There's a bigger drawback, though, specialists said.

"You must know that the fantastic scholar Mark Lemley and a coauthor argue that AI terms of use are likely unenforceable," Chander said. He was referring to a January 10 paper, "The Mirage of Expert System Regards To Use Restrictions," by Stanford Law's Mark A. Lemley and Peter Henderson of Princeton University's Center for Infotech Policy.

To date, "no model developer has really tried to enforce these terms with monetary penalties or injunctive relief," the paper states.

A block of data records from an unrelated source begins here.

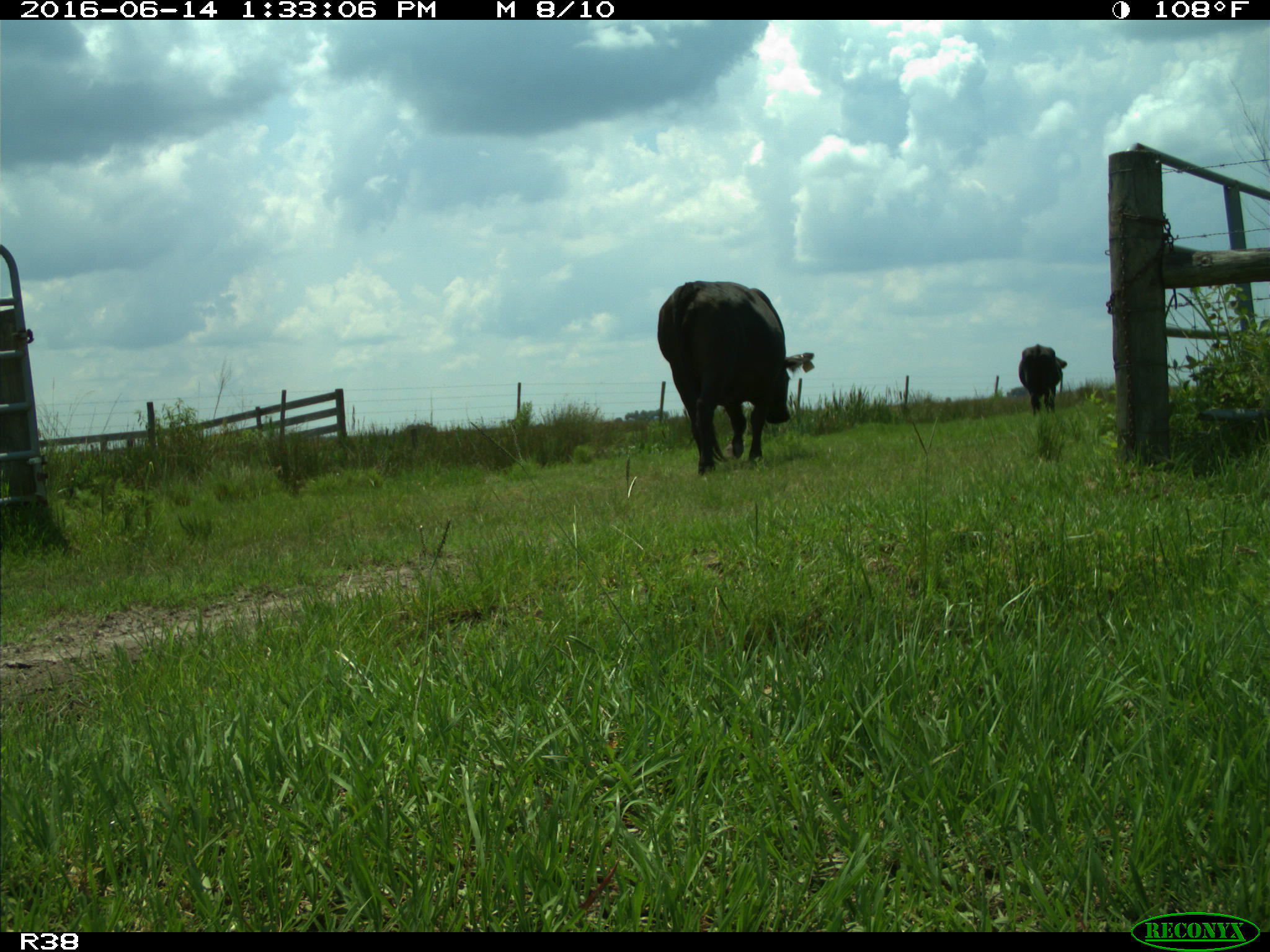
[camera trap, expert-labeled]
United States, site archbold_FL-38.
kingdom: Animalia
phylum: Chordata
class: Mammalia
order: Artiodactyla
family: Bovidae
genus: Bos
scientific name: Bos taurus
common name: domestic cow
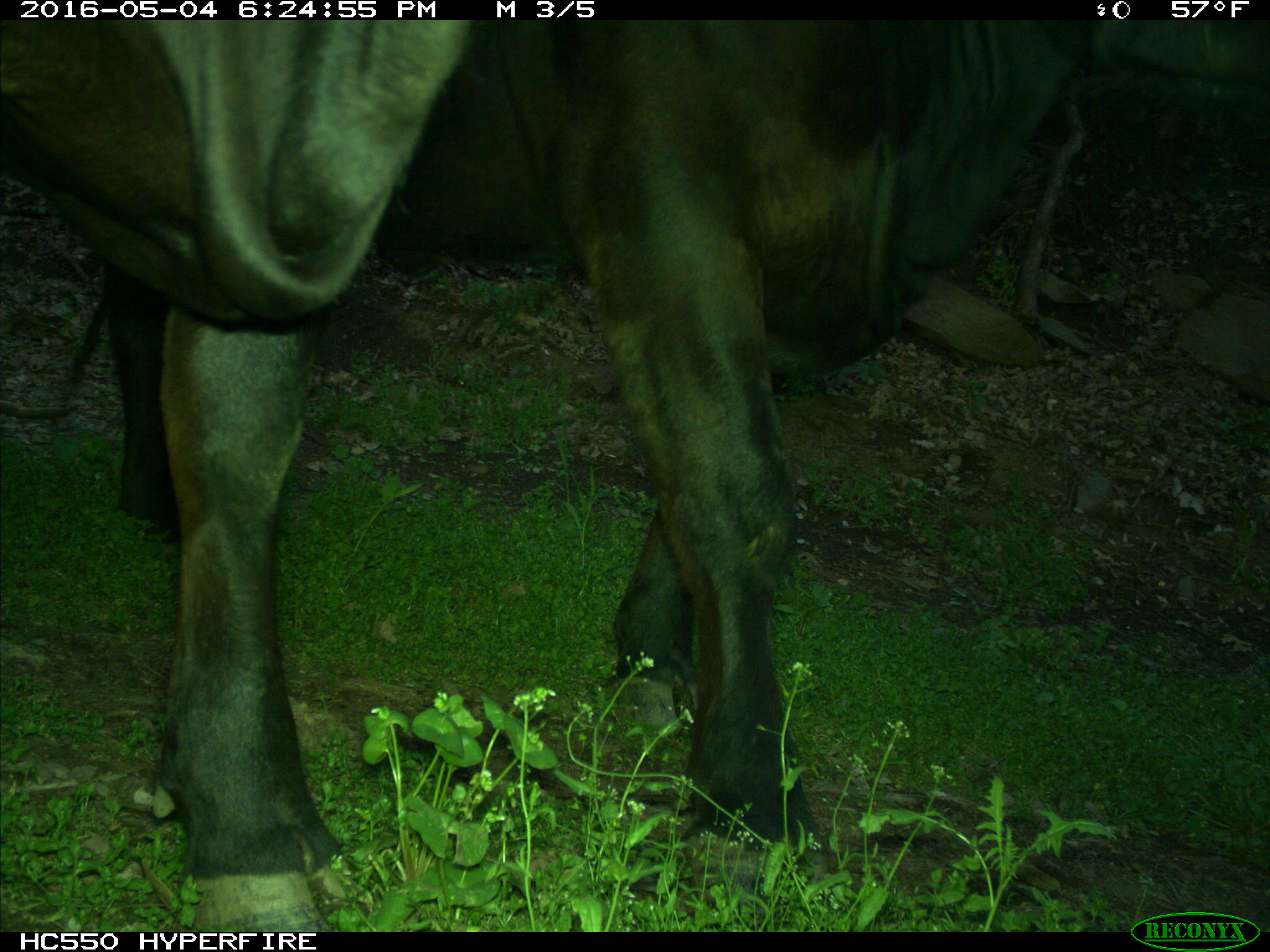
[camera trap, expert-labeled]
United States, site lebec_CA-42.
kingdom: Animalia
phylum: Chordata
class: Mammalia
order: Artiodactyla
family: Bovidae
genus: Bos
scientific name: Bos taurus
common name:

"This is most likely for great factor: we believe that the legal enforceability of these licenses is questionable," it adds. That remains in part because design outputs "are mostly not copyrightable" and because laws like the Digital Millennium Copyright Act and the Computer Fraud and Abuse Act "deal minimal recourse," it says.

"I think they are likely unenforceable," Lemley informed BI of OpenAI's terms of service, "due to the fact that DeepSeek didn't take anything copyrighted by OpenAI and since courts typically won't enforce contracts not to contend in the absence of an IP right that would prevent that competitors."

Lawsuits in between parties in different countries, each with its own legal and enforcement systems, are always challenging, fishtanklive.wiki Kortz said.

Even if OpenAI cleared all the above obstacles and won a judgment from an US court or arbitrator, "in order to get DeepSeek to turn over cash or stop doing what it's doing, the enforcement would boil down to the Chinese legal system," he stated.

Here, OpenAI would be at the mercy of another very complex area of law - the enforcement of foreign judgments and the balancing of private and business rights and nationwide sovereignty - that stretches back to before the starting of the US.

"So this is, a long, made complex, laden process," Kortz added.

Could OpenAI have safeguarded itself better from a distilling incursion?

"They might have utilized technical steps to block repetitive access to their website," Lemley stated. "But doing so would also interfere with typical clients."

He included: "I don't believe they could, or should, have a legitimate legal claim against the searching of uncopyrightable information from a public site."

Representatives for DeepSeek did not right away respond to an ask for comment.

"We know that groups in the PRC are actively working to utilize approaches, including what's referred to as distillation, to try to duplicate advanced U.S. AI designs," Rhianna Donaldson, an OpenAI representative, informed BI in an emailed statement.